## EXERCISE PROMPT
Every entry must be echoed exactly.

[Spatial relation data]
-- START --
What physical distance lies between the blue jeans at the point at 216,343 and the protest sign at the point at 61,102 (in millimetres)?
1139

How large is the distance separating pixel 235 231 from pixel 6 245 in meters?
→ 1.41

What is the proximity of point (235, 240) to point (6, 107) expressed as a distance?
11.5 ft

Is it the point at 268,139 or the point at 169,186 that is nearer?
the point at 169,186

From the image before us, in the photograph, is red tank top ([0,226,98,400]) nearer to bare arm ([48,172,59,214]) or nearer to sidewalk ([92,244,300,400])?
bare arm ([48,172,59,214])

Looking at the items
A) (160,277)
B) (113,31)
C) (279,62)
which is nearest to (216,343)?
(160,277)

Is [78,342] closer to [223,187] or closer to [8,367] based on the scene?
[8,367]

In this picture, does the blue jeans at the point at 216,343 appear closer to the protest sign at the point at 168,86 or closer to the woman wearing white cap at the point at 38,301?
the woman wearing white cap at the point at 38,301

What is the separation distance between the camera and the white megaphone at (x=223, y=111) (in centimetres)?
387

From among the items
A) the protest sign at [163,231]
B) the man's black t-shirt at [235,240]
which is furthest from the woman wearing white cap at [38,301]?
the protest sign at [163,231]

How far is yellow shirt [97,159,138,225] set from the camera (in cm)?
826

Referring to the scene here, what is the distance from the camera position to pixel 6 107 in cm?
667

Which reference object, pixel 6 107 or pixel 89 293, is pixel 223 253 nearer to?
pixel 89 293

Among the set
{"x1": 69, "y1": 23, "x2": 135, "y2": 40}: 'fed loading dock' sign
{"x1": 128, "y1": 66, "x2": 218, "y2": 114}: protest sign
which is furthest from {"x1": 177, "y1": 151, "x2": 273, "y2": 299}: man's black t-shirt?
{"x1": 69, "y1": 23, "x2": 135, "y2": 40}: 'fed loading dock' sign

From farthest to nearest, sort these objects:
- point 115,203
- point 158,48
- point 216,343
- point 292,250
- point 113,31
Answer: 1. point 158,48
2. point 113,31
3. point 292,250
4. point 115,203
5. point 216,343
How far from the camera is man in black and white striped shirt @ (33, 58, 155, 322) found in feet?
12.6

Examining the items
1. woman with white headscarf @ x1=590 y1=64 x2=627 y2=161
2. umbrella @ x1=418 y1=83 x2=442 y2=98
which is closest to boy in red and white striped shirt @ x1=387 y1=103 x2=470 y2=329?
-- END --
## FINAL RESULT
What physical distance lies between the blue jeans at the point at 216,343 and the protest sign at the point at 61,102 (in millimetres)?
1139

How large is the distance separating pixel 235 231 from pixel 6 245 in meters?
→ 1.41

What is the proximity of point (235, 240) to point (6, 107) expressed as a distance?
11.5 ft

Is it the point at 268,139 or the point at 169,186 that is nearer?
the point at 169,186

From the image before us, in the photograph, is red tank top ([0,226,98,400]) nearer to bare arm ([48,172,59,214]) or nearer to sidewalk ([92,244,300,400])?
bare arm ([48,172,59,214])

Looking at the items
A) (160,277)
B) (113,31)
C) (279,62)
which is nearest to (216,343)?
(160,277)

Is [78,342] closer to [223,187] or closer to [8,367] based on the scene?
[8,367]

In this picture, does the blue jeans at the point at 216,343 appear closer to the protest sign at the point at 168,86 or closer to the woman wearing white cap at the point at 38,301?
the woman wearing white cap at the point at 38,301

What is the separation distance between the camera and the white megaphone at (x=223, y=111) (in centimetres)?
387

From among the items
A) the protest sign at [163,231]
B) the man's black t-shirt at [235,240]
which is furthest from the woman wearing white cap at [38,301]?
the protest sign at [163,231]

How far is yellow shirt [97,159,138,225] set from the camera (in cm)?
826

Referring to the scene here, what is the distance from the camera position to pixel 6 107 in cm?
667

Which reference object, pixel 6 107 or pixel 89 293, is pixel 223 253 nearer to?
pixel 89 293

Among the set
{"x1": 69, "y1": 23, "x2": 135, "y2": 40}: 'fed loading dock' sign
{"x1": 128, "y1": 66, "x2": 218, "y2": 114}: protest sign
which is furthest from {"x1": 177, "y1": 151, "x2": 273, "y2": 299}: man's black t-shirt?
{"x1": 69, "y1": 23, "x2": 135, "y2": 40}: 'fed loading dock' sign

From farthest to nearest, sort these objects:
- point 115,203
- point 158,48
- point 216,343
- point 292,250
- point 113,31
Answer: 1. point 158,48
2. point 113,31
3. point 292,250
4. point 115,203
5. point 216,343
How far from the camera is man in black and white striped shirt @ (33, 58, 155, 322) found in feet?
12.6

Examining the items
1. woman with white headscarf @ x1=590 y1=64 x2=627 y2=161
2. umbrella @ x1=418 y1=83 x2=442 y2=98
which is closest to boy in red and white striped shirt @ x1=387 y1=103 x2=470 y2=329?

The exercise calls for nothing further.